We’ll just have to see. I can’t tell you that we’ll go after everything or anything and everything, but we’ll go after some things and we’re starting to integrate the assets that we recently acquired. Early days look good. This particular asset happens to be a bit oilier. The wells that we plan to drill are shallower, several thousand feet shallower, as I said, a little bit oilier with the economics broadly quite similar to Giddings as a whole overall. So I remain real optimistic about our prospects going forward for the fields and what it’s going to mean to Magnolia going forward.
Neal Dingmann: Yeah, definitely love the footprint there. And maybe following up a little bit with Giddings. Noticeable as you pointed out the operating margins are certainly notable. And I’m just wondering when you look at the expanded Giddings results, I mean is that potentially, will that even lead to, do you think, even lower reinvestment rates? Because certainly notable how good your reinvestment rate and as you highlighted the operating margin. And I’m just wondering baked on maybe a higher Giddings plan, could we see even potential increases in this?
Chris Stavros: Yes, that’s a tough one. I think the results are pretty good over three-year, five-year type period. And if you want to say it’s almost through a cycle, if you will. I don’t think it’s going to be meaningfully different. I mean, there might be some things around the edges as we learn more, but I think the outcome, if I had to look out, I think the outcome is not going to be meaningfully different, which I will take that sort of any day of the week.
Neal Dingmann: Absolutely. Thank you, all. Nice quarter.
Operator: The next question comes from Leo Mariani of MKM Partners. Please go ahead.
Leo Mariani: Hi, guys. I was hoping you could provide maybe a little bit more color on the increased activity in 2024. I think in the press release you guys alluded to the fact that be some more wells this year. Is there any way to quantify that? Is it kind of five or six wells and just kind of any detail around any of the splits here? Is it primarily more of a development drilling program? You did mention there would be some appraisals. Is it a fairly similar appraisal split versus last year? And I guess there’s going to be some drilling on the newly acquired acquisition from the fourth quarter. Do you also consider that kind of appraisal drilling, and is it just a handful of wells? Any color around on the kind of complexion of the program this year versus last would be helpful.
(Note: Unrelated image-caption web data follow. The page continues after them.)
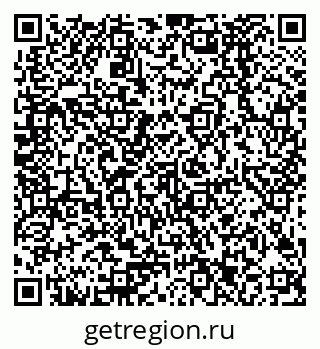 79378283373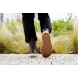 Cizme Barefoot Be Lenka Allure Dark Brown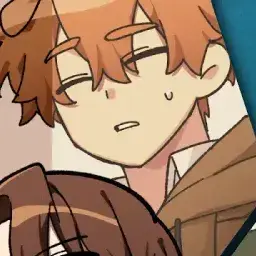 Profile image of 박덕개
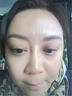 憐玉《保真》白膠原美肌七件套加強(qiáng)版改善暗沉提亮嫩膚化妝品三件套白 憐玉：日霜+晚霜+精華液 曬單實(shí)拍圖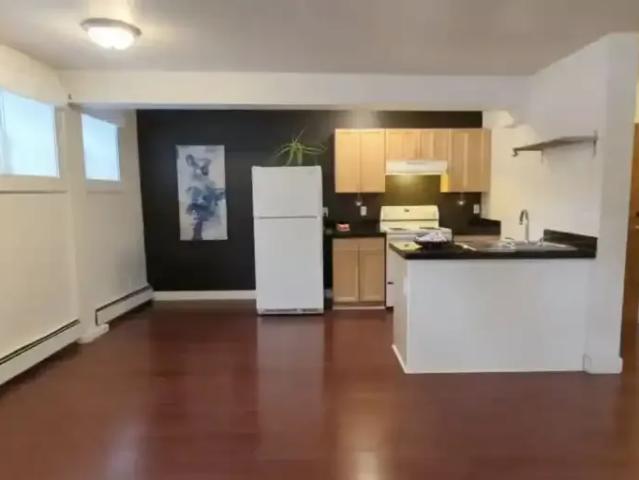 Condo for rent in Wedgewood, Alberta
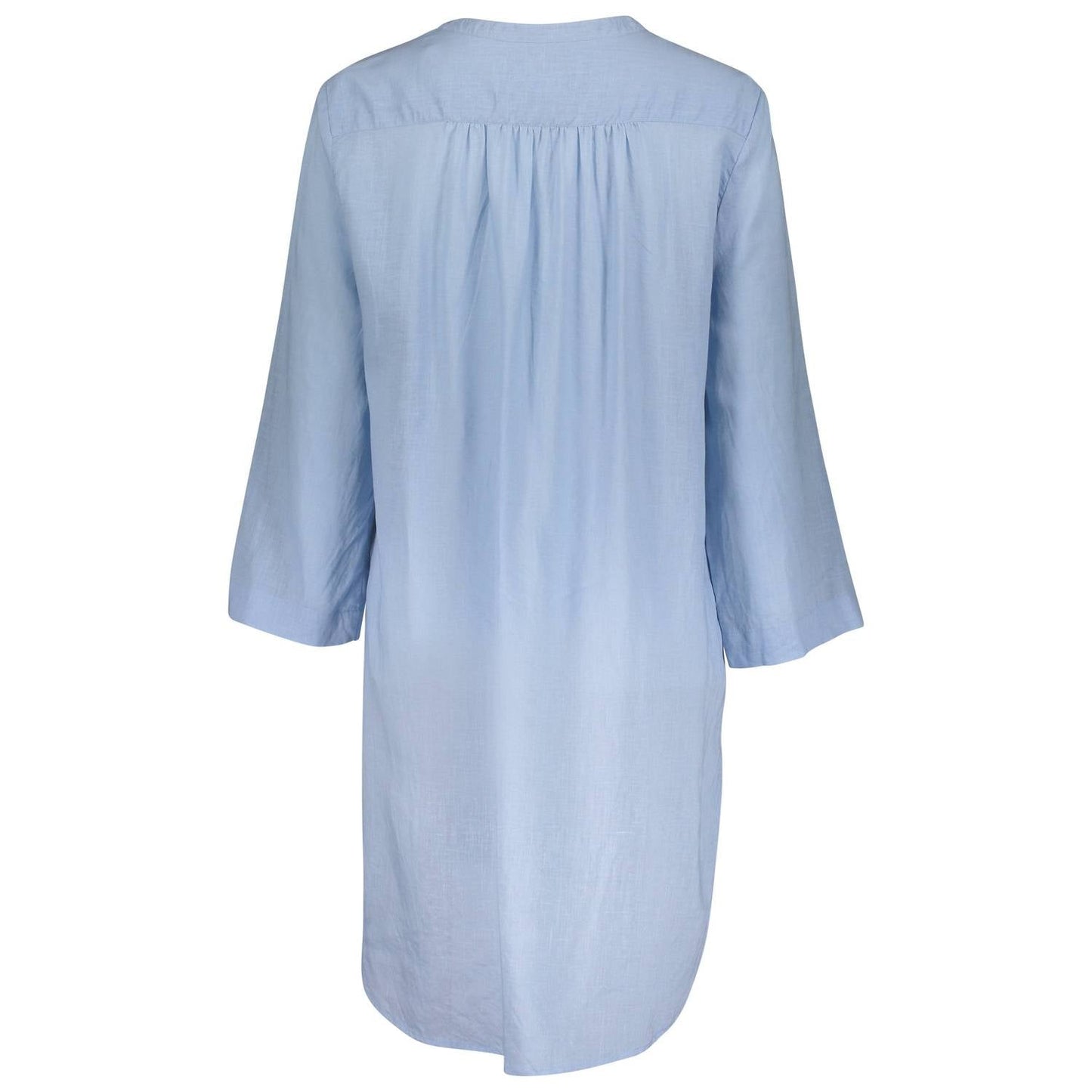 Guadalupe Design - Poppy Dress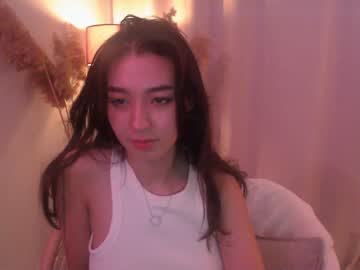 webcam girl sarasuo live cam image #6511012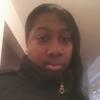 mainahoward - @mainahoward - TikTok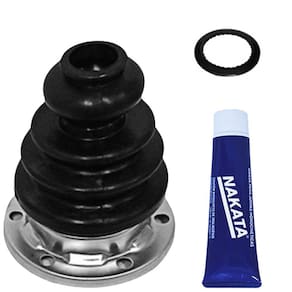 Kit Reparo Junta Homocinética Câmbio Gol G2 2.0 94 a 95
Chris Stavros: Yeah, thanks, Leo. I think you repeated some of what I’ve said and answered your own question in some ways. But anyway, yeah, so we’ll probably drill maybe a little more than a half dozen additional wells this year versus last year net wells. Most of that is or part of it anyway is some of the new assets that will be brought or integrated into the plan. Some is just the ongoing development in Giddings. And keep in mind that the average lateral length is a little longer in this year’s program compared to last year. I would tell you also that the working interest in the wells is also a little bit higher. As far as appraisal goes, no, I wouldn’t consider the drilling on the new assets as appraisal in Giddings. But there may be, depending on product prices, there may be some appraisal drilling in Giddings, just to sort of see if we can learn a little bit more around other areas.
So we’ll see how that goes. And so that’s, by and large, some of the color, I would tell you. The Karnes program will be fairly similar to what it had been, not really very different generally.